I still had some nagging thoughts after my recent examination of the distribution of Elo. In that blog post, I recognized that a higher probability of a draw would lead to tighter standard error around the true 'ability' of a player, as estimated by an Elo ranking. Without any data, I punted on what that probability should be. So I decided to look at some real data.

I started working in a risk role about a year ago. Compared to my previous gig, there is a much greater focus on discrete event modeling than on continuous outcomes. Logistic regression and survival analysis are the tools of the trade. However, financial risk modeling is more complex than the textbook presentation of these methods. As is chess. A loan holder might go bankrupt, stop paying, die, etc. Similarly, a chess player might win, lose or draw.

There are two main ways of approaching multiple outcome discrete models that leverage the simpler binary models: the competing hazards view, and the sequential hazards view. Briefly, risk under competing hazards would be like traversing the Fire Swamp: at any time, the spurting flames, the lightning sand or the rodents of unusual size might harm you. The risks all come at you at once. An example of a sequential hazard is undergoing surgery: you might die in surgery, and if you survive you might incur an infection and die of complications; the risks present themselves conditional on surviving other risks. (Both of these views are mostly just conveniences, and real risks are never so neatly defined.)

◆ Instructions to follow
Please continue the blog post above on modeling chess outcomes as risks, starting right after its final sentence.

(Stored items)
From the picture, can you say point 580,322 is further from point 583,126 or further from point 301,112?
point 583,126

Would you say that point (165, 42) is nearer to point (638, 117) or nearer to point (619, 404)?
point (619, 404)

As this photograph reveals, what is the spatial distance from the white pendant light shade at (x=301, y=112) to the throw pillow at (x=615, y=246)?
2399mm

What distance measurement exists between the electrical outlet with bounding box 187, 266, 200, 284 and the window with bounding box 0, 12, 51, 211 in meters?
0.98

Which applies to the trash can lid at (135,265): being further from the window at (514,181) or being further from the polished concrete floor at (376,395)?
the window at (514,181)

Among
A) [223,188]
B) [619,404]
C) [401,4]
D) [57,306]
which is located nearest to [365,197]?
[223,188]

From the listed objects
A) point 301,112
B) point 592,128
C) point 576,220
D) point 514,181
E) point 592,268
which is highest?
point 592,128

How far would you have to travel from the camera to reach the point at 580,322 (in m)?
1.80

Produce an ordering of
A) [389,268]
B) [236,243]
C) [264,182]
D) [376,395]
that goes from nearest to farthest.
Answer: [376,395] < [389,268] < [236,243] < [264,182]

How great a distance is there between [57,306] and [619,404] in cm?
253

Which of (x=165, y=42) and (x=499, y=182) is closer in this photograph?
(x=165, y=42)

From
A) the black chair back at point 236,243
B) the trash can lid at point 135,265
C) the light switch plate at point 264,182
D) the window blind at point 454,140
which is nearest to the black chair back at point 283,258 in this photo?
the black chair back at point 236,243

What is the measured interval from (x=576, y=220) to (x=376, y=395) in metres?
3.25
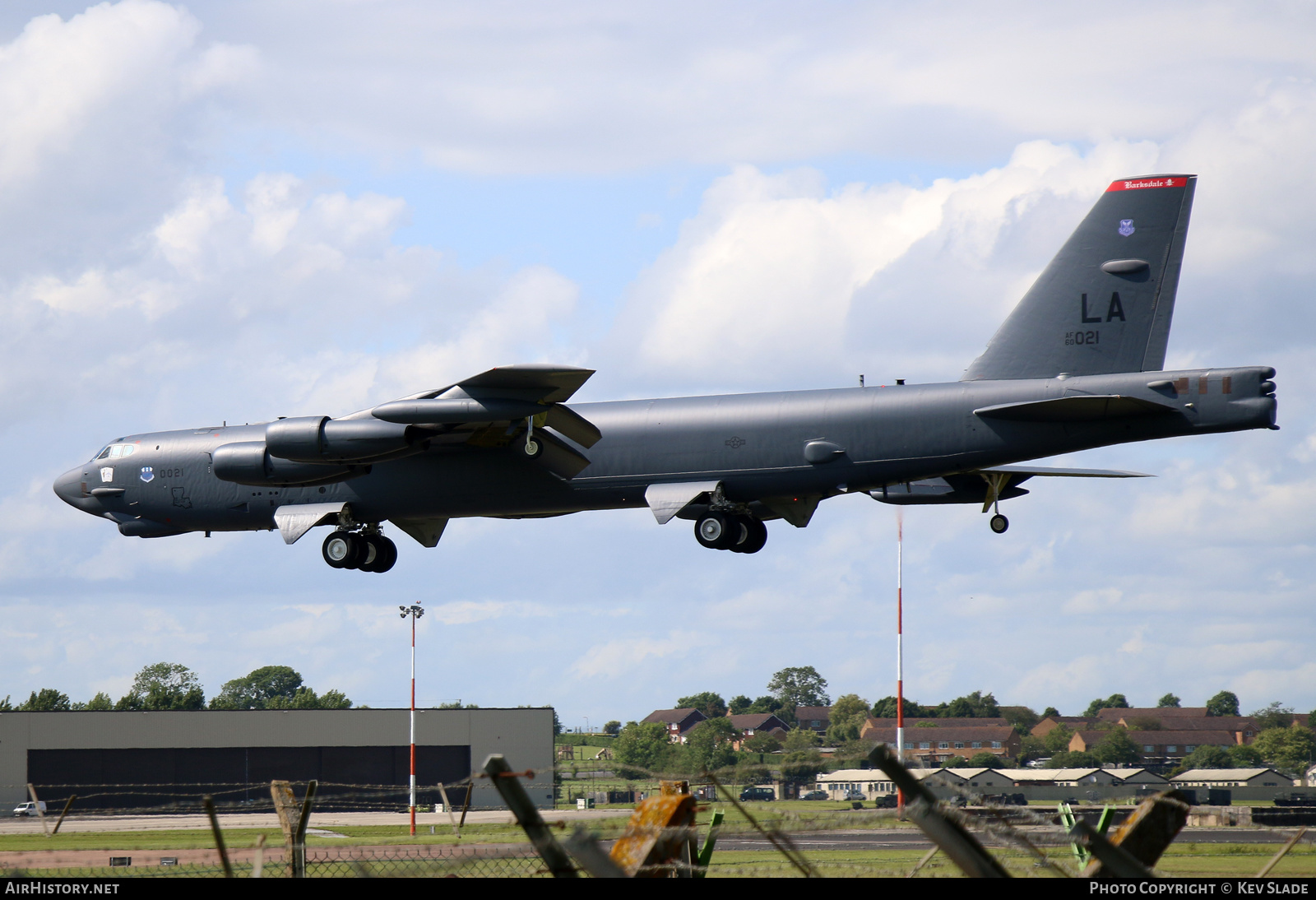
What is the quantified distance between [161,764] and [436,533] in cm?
3664

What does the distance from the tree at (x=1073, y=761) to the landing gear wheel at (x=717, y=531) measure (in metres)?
56.9

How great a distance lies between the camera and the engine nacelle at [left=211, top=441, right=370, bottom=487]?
28312mm

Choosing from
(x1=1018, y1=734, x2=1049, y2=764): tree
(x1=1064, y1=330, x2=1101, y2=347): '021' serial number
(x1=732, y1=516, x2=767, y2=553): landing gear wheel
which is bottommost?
(x1=1018, y1=734, x2=1049, y2=764): tree

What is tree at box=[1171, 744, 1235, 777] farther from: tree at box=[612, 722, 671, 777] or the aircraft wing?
the aircraft wing

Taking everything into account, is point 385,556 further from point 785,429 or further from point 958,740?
point 958,740

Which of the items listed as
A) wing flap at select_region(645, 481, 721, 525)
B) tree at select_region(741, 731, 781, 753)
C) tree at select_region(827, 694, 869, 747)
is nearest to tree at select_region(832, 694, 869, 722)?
tree at select_region(827, 694, 869, 747)

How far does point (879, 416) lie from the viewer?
85.7ft

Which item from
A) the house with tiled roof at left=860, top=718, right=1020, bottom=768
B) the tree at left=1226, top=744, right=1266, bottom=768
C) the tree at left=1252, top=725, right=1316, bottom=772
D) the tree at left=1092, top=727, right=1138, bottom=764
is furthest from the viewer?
the house with tiled roof at left=860, top=718, right=1020, bottom=768

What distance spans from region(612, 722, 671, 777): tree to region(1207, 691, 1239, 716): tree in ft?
268

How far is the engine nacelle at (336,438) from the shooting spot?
2678cm

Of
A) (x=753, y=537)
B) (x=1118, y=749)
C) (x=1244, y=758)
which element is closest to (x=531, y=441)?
(x=753, y=537)

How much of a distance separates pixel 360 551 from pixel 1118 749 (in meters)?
64.8

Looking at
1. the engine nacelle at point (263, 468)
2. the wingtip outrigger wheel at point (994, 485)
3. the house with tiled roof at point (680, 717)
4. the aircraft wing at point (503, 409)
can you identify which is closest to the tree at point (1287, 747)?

◆ Expected output
Returning to chess, I will consider sequential hazards. Assume two players, and let the difference in true abilities between them be denoted \(\Delta a\). As with Elo, we want the difference in abilities is such that the odds that the first player wins a match between them is \(10^{\Delta a / 400}\). But we have to consider ties. So instead, let \(E_A\) be the expected value of the game from the viewpoint of player \(A\). That is 1 times the probability of an outright for \(A\) win plus one-half the probability of a draw. Now we want

$$ \frac{E_A}{1 - E_A} = 10^{\Delta a /400}. $$

Now suppose that \(p_1\) is the probability of an outright victory for \(A\), and \(p_2\) is the probability of a draw, conditional on \(A\) not achieving victory. These two are related to \(E_A\) by

$$ E_A = p_1 + \frac{1}{2} \left(1 - p_1\right) p_2 $$

Moreover, the variance of the outcome is also a function of \(p_1, p_2\). We need the variance to talk about the noise in the Elo rating.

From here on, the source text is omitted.